__Cel__
Czy możesz przepisać rekordy, zaczynając od wiersza zawierającego „How far removed” i kończąc na końcu rekordów, zamieniając „point” na „spot” i nie zmieniając niczego poza tym? Obrazy pomiń w odpowiedzi.

"""

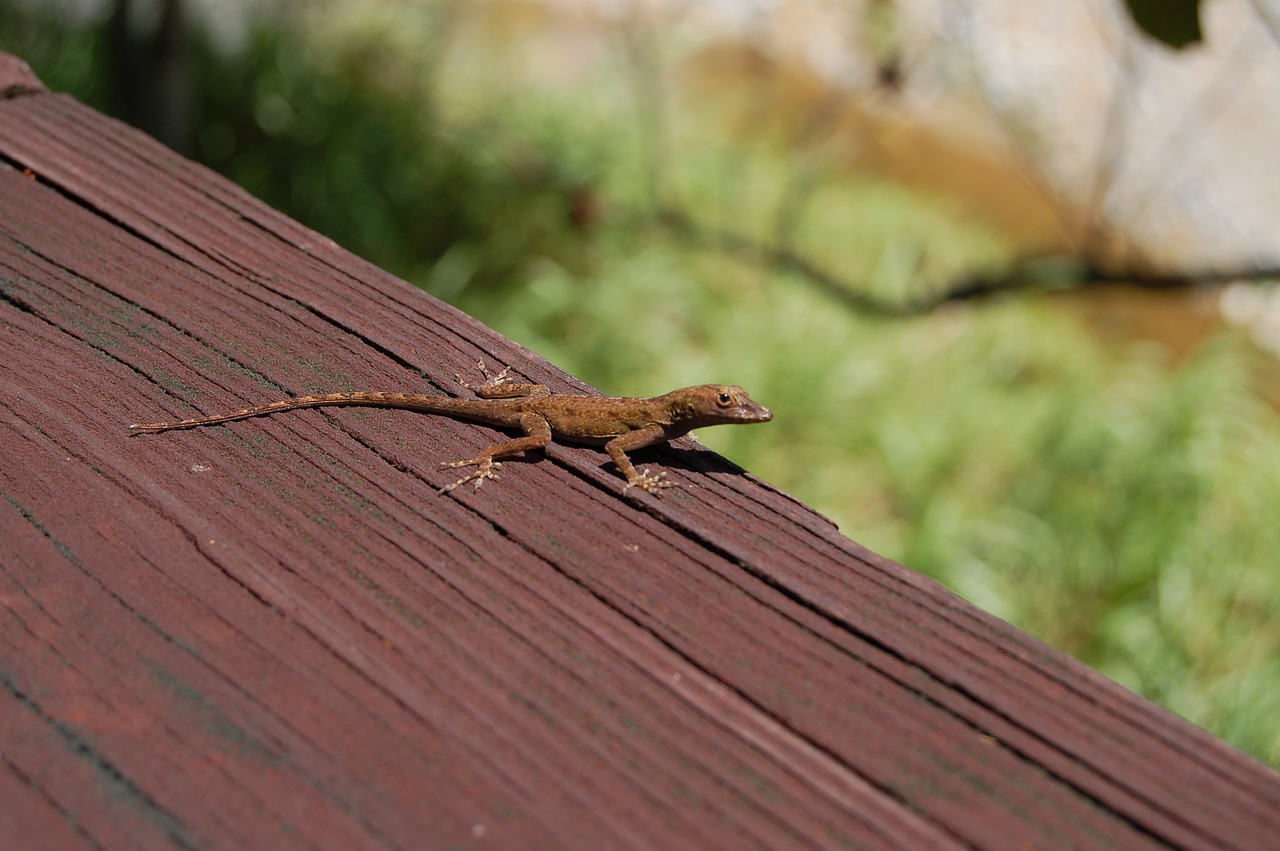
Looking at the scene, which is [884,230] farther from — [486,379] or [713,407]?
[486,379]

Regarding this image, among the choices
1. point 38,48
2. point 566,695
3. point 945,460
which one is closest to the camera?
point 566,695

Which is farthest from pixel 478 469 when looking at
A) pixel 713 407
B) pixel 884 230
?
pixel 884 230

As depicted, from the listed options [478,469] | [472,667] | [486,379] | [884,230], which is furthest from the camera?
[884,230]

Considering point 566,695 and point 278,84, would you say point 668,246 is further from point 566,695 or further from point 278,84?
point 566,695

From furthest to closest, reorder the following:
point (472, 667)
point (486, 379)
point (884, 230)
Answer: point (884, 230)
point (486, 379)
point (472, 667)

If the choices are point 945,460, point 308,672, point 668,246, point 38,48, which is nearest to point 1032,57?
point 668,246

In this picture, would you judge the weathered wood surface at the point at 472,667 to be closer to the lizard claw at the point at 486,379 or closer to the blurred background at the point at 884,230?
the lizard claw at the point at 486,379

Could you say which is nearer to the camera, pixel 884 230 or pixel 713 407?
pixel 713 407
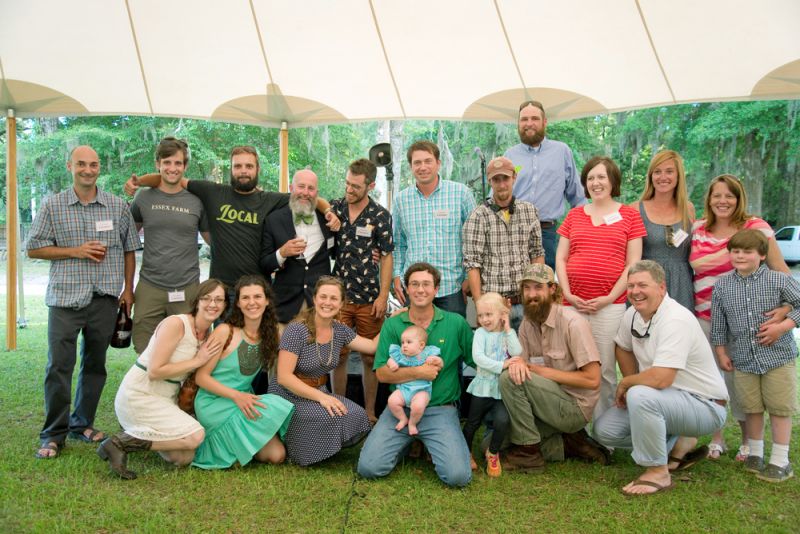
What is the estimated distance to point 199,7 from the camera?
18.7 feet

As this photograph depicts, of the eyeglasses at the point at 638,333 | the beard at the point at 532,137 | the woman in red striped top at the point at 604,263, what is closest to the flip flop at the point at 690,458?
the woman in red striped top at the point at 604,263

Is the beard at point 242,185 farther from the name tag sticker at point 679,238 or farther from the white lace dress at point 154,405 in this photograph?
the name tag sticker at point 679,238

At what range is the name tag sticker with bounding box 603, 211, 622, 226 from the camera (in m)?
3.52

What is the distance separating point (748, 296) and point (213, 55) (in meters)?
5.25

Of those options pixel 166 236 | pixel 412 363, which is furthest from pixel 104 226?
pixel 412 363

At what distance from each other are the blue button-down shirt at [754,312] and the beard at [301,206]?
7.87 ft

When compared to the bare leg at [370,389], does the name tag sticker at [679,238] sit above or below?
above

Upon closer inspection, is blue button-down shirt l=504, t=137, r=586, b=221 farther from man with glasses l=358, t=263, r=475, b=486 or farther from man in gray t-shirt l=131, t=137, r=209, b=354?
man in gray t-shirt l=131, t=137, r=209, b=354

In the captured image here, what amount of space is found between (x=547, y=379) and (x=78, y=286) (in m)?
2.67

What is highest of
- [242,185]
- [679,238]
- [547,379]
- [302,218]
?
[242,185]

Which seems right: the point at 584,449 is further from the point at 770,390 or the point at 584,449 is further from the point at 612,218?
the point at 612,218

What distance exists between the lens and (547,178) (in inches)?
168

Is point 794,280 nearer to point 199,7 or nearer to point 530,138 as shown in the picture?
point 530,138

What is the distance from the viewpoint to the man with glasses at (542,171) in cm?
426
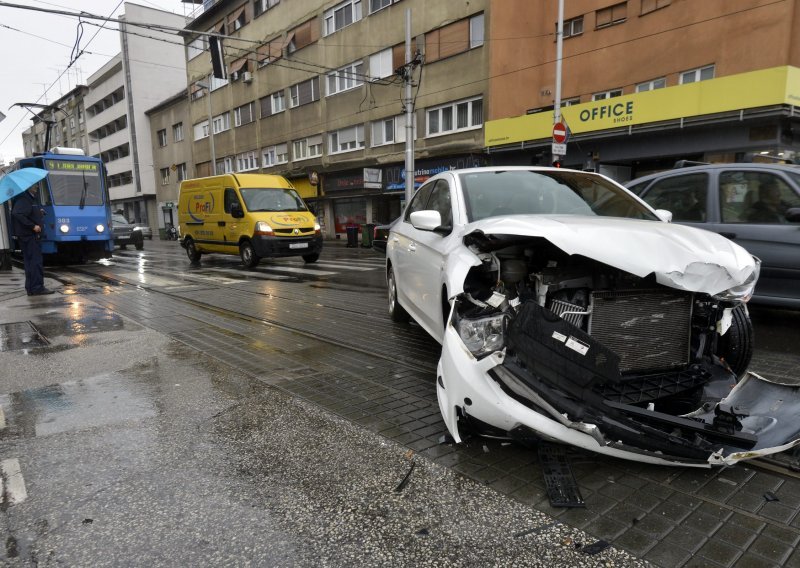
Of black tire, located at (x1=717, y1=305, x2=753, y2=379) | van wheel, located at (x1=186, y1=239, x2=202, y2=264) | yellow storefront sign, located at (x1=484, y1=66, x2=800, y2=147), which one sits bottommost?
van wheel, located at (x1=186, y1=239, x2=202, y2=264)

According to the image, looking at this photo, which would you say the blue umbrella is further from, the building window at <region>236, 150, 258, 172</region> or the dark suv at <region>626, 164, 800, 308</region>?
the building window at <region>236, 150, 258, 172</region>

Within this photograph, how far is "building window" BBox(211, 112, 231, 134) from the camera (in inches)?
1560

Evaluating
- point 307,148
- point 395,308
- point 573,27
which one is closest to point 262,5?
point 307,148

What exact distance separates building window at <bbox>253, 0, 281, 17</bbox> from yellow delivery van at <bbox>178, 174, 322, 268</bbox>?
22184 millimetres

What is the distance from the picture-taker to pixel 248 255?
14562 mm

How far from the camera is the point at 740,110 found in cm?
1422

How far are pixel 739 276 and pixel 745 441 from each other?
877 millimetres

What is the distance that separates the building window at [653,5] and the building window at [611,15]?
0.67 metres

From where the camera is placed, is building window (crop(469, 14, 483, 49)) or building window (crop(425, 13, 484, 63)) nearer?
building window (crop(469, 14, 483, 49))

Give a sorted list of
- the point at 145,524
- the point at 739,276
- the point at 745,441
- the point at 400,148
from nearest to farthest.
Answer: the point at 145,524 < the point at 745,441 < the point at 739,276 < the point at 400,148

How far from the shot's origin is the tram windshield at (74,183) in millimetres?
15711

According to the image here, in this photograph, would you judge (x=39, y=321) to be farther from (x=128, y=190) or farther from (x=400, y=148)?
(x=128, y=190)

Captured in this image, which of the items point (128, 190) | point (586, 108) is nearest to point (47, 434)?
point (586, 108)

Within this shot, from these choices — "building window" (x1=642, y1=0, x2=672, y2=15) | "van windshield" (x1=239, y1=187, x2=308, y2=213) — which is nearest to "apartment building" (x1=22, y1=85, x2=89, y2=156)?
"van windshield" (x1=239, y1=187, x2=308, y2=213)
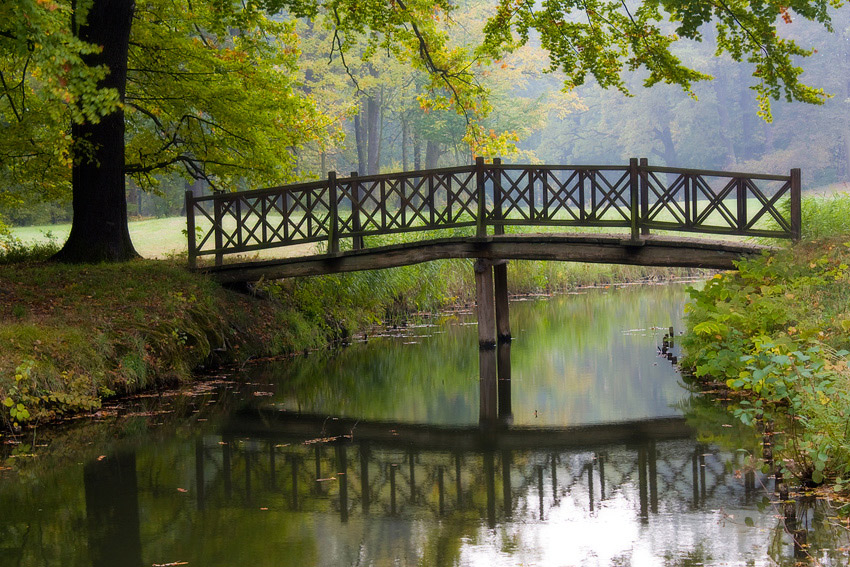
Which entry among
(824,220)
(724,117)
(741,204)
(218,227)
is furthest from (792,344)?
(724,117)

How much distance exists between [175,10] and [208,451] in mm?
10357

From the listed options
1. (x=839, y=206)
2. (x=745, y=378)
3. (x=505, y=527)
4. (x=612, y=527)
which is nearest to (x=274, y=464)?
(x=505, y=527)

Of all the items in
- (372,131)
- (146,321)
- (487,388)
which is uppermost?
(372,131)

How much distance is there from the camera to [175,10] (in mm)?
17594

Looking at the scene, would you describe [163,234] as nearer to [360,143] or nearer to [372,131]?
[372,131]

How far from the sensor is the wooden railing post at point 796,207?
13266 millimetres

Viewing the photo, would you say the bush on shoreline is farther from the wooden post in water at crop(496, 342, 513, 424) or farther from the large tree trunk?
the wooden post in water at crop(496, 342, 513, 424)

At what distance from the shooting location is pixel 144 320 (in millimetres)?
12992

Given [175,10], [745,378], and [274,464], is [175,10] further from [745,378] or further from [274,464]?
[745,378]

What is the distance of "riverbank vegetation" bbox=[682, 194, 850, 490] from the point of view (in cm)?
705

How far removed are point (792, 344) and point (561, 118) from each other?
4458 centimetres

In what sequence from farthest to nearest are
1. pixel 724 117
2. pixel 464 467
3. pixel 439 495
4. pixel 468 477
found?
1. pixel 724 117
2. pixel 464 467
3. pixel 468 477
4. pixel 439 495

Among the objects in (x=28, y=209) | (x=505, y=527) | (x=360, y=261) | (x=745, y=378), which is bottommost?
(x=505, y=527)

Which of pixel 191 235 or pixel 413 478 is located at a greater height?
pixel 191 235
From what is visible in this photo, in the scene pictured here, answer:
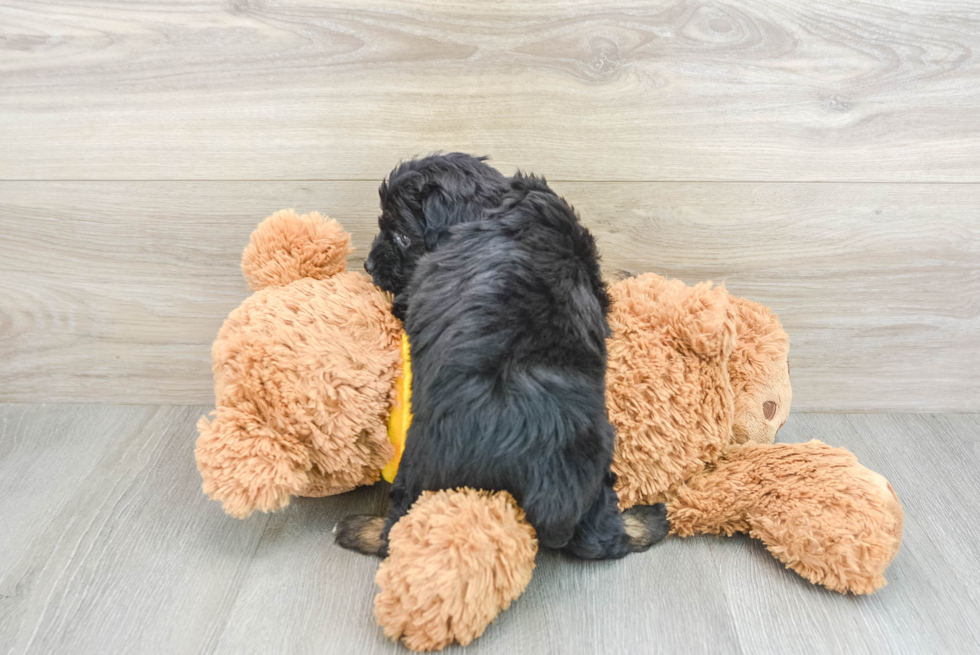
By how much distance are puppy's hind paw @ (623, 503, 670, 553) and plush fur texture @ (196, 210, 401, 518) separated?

"""

__Oczekiwana odpowiedź__
How far removed are spot (792, 344) and spot (561, 118) from each other?
4458 centimetres

In what sequence from farthest to nearest are
1. pixel 724 117
2. pixel 464 467
3. pixel 439 495
4. pixel 468 477
found?
1. pixel 724 117
2. pixel 464 467
3. pixel 468 477
4. pixel 439 495

Among the objects in (x=28, y=209) | (x=505, y=527) | (x=360, y=261) | (x=745, y=378), which is bottommost?
(x=505, y=527)

Which of pixel 191 235 or pixel 413 478 is located at a greater height?
pixel 191 235
From what is visible in this photo, in the scene pictured here, answer:
By how much distance are puppy's hind paw @ (623, 503, 670, 553) and plush fur texture @ (196, 210, 401, 518) separated?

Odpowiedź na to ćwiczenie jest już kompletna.